[[ Extract provided open ]]
Look around the world, the economy, and just about every market and industry out there. You’ll see that the coronavirus pandemic has changed the world in virtually every way possible. The steel market is not exempt from this, with COVID-19 taking a significant toll on our industry.
Similarly, the transportation industry is yet another market hard-hit by the virus. That makes sense, as transportation relies on the state of other industries — steel being a key player among them. Steel demand is at a dismal low. According to ResearchandMarkets.com, global steel production dropped by 1.4% in the first 3 months of 2020.
According to Jim Meil, principal and industry analyst at Americas Commercial Transportation (ACT) Research Co LLC, other industries that rely on the transportation sector are similarly struggling.
“Motor vehicle activities have dropped to close to zero,” Meil says. “Certainly the lowest levels that we’ve seen in the post-World War II period.”
Meil goes on to say that construction activity and energy activity, such as oilfields and natural gas, have also decreased significantly. If you’re wondering how coronavirus has impacted the transportation of steel, keep reading.
Switching from rail to trucking
At the onset of the pandemic, there was a surge in trucking. This was likely due to the sudden demand for essential goods, as people prepared for lockdowns. As such, trucking rates went down.
By contrast, rail transport rates have remained steady. Due to inflation, rail pricing is cushioned from plummeting due to circumstances like this.
Todd Tranausky, vice president of rail and intermodal at transportation intelligence service provider FTR, expects to see a 1-2% increase in rail costs this year.
Because of these higher prices, the steel industry — much of which uses rail for transportation — may see a shift to trucking/freight for their transportation needs. The steel industry is facing much lower demand and will be looking for ways, like this one, to save money.
Risk of exposure for truckers
As the steel industry increasingly shifts to trucking over rail — a trend which will likely persist in years to come — we must consider the sanitary impact on truckers. Truck drivers are far more likely to be exposed to the virus than many other transportation workers.
[[ Extract provided closed ]]
[[ Entries provided open ]]
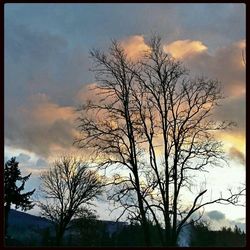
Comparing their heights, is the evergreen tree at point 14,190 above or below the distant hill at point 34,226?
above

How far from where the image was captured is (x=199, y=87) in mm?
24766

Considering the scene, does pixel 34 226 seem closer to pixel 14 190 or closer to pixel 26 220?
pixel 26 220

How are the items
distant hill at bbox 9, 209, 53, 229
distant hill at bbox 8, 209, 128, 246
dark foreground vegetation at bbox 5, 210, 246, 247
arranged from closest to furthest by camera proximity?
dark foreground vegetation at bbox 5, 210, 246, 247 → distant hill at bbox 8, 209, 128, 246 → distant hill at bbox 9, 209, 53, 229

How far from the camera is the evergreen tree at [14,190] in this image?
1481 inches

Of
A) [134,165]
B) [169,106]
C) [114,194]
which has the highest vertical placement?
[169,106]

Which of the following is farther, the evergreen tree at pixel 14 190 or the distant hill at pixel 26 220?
[[ Entries provided closed ]]
[[ Entries provided open ]]
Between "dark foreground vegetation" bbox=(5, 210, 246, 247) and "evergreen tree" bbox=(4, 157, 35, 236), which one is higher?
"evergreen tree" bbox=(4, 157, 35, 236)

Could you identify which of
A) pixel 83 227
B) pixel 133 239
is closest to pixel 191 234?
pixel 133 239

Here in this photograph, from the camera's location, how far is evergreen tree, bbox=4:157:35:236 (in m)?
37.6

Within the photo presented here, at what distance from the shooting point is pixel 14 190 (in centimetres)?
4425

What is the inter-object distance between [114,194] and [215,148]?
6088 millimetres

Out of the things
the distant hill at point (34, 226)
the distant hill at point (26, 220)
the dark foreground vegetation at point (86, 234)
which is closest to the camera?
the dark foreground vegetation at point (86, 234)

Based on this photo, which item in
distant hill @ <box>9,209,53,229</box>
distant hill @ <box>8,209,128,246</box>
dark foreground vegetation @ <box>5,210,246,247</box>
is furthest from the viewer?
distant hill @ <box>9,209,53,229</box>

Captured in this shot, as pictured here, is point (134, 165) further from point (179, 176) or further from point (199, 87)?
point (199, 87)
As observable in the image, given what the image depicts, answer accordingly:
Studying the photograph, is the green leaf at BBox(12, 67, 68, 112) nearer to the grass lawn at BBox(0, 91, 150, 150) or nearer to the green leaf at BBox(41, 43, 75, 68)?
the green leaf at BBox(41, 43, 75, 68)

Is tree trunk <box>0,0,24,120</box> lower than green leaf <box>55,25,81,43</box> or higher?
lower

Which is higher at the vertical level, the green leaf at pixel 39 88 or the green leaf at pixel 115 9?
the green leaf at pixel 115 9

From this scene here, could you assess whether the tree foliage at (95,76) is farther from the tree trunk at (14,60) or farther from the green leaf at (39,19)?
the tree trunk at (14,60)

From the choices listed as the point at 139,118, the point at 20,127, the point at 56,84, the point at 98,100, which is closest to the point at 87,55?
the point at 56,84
[[ Entries provided closed ]]
Task list:
a) List every organization named in the article on COVID-19 and steel transportation.
b) From the article on COVID-19 and steel transportation, write out the stretch from "Look around the" through "months of 2020.".
c) Answer these questions from the article on COVID-19 and steel transportation.
(i) By what percentage did global steel production drop in the first 3 months of 2020?
(ii) What happened to trucking rates at the onset of the pandemic?
(iii) What increase in rail costs does Todd Tranausky expect this year?

Results for the exercise:
a)
ResearchandMarkets.com
Americas Commercial Transportation (ACT) Research Co LLC
FTR

b)
Look around the world, the economy, and just about every market and industry out there. You’ll see that the coronavirus pandemic has changed the world in virtually every way possible. The steel market is not exempt from this, with COVID-19 taking a significant toll on our industry.
Similarly, the transportation industry is yet another market hard-hit by the virus. That makes sense, as transportation relies on the state of other industries — steel being a key player among them. Steel demand is at a dismal low. According to ResearchandMarkets.com, global steel production dropped by 1.4% in the first 3 months of 2020.

c)
(i) 1.4%
(ii) They went down.
(iii) A 1-2% increase.